We got to Melaka after a two-hour bus ride from Kuala Lumpur. The air-conditioned bus was almost empty and very comfortable but we ran out of petrol on our way there, probably as our young bus driver was a bit distracted by his female companion. We had to wait for another bus to come and pick us up which made the journey a bit longer.
After leaving our luggage at the hotel we went out to experience Melaka. The hotel, Syaz Meridien, was centrally located so most of the tourist attractions were within walking distance. I found Melaka to be very quaint and picturesque – a touristy seaside town with a strong Portugese and Dutch influence. South Africans will be interested to know that Jan van Riebeeck’s wife is buried here.

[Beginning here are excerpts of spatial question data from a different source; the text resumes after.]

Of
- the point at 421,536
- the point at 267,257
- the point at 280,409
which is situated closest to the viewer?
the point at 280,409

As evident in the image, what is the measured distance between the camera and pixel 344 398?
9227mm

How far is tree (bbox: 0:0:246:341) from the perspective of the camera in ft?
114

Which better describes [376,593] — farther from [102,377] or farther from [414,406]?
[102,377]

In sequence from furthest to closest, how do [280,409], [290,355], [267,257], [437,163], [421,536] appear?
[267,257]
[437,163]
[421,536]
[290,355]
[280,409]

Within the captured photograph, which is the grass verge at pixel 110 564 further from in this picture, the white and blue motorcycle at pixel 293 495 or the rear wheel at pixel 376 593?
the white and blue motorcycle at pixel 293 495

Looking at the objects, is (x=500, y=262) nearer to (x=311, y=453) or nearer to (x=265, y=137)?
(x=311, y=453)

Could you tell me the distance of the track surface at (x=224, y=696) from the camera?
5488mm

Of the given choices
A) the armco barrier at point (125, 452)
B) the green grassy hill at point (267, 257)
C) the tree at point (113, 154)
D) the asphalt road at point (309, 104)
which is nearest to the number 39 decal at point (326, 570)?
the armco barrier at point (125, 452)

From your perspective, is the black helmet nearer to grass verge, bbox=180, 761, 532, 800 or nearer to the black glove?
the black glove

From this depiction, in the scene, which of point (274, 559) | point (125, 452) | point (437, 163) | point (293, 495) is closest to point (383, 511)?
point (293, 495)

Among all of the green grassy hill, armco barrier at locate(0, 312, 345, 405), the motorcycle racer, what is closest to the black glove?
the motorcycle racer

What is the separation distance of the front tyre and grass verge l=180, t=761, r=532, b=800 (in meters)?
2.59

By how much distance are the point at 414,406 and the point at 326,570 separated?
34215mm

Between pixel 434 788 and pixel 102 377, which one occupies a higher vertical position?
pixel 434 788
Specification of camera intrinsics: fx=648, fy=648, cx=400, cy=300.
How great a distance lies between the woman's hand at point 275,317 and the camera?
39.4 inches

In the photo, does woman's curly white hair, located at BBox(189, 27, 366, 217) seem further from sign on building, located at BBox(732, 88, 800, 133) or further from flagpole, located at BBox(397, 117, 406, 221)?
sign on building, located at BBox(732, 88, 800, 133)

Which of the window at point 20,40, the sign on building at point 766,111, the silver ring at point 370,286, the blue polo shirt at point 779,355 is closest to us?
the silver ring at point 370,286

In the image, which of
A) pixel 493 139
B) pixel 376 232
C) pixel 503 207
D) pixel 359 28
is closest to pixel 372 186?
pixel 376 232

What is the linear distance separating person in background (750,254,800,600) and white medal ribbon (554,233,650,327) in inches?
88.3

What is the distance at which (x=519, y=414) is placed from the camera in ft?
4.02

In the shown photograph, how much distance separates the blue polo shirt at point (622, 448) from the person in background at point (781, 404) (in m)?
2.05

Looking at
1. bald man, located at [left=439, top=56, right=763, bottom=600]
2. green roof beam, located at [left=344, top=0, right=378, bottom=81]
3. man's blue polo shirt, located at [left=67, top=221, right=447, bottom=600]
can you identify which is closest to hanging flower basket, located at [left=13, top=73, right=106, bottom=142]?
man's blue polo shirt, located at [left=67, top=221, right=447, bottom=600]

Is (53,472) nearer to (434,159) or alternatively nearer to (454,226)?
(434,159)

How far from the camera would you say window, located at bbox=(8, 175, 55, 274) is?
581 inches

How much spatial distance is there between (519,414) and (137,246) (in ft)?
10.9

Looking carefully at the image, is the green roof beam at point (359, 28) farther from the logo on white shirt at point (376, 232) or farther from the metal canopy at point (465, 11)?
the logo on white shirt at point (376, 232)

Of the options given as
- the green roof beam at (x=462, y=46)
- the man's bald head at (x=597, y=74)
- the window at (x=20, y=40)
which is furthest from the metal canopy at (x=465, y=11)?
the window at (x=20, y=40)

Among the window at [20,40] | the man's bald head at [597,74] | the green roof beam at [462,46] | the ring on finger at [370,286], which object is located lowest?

We explored The Maritime Museum which is a replica of the Portuguese ship which sank in the coast of Melaka on its way to Portugal, and admired the views of the river from the ship. The museum exhibits include sunken treasures recovered from shipwrecks. We had to pass on the river cruise due to time constraints.
We then walked to The Stadthuys which used to be the administrative centre of the various governements and is now a history museum. It was built between 1641 and 1660 on the ruins of a fort which belongs to the Portuguese and is believed to be the oldest Dutch building in the East.
The area around The Stadthuys was a hive of activity. Stalls selling souvenirs and refreshments lined one street. On the other street, colourful flower-adorned trishaws lined the tourist areas, blasting “Uppa Gangnam Style” from the little – but loud – boomboxes at the back of their modified vehicles. They vied with each other to take tourists on mini-sightseeing tours. After a few drivers tried to solicit our business we agreed to go for a ride on one – without a boombox. As they were two-seaters and we were four, our driver asked his uncle to take two of us and we rode in tandem.
It was a nice way to see the town except that we didn’t really know what we were seeing and had to refer to our tourist brochures as our poor old driver didn’t speak much English. He tried to point out places of interest on the way with the few English words he knew but I understood none of what he said. His nephew, who was ahead of us, with my husband and daughter, spoke much more English and my husband had to give me a run-down every time we stopped at an attraction. Our driver gave up trying to exert his limited English vocabulary and decided to sing in Malay instead, which wasn’t a bad thing.
After our ride, we went to a local restaurant and had fun sampling the local delicacies like ayam murtabak (freshly-made roti with chicken and egg filling ), Milo roti (my son loved this) and fried chicken. We washed this down with coconut juice, green tea juice and grass jelly juice.
It was an enjoyable day in Melaka thus far. But on our walk back to the hotel, I slipped on a patch of green moss and fell down. I was muddy and bruised. When I got back to the hotel, I washed off the mud but the bruises remained for the next few days.
If you have more time in Melaka , you can visit Pulau Besar , a haunted island.
This is the last post in my series on Malaysia.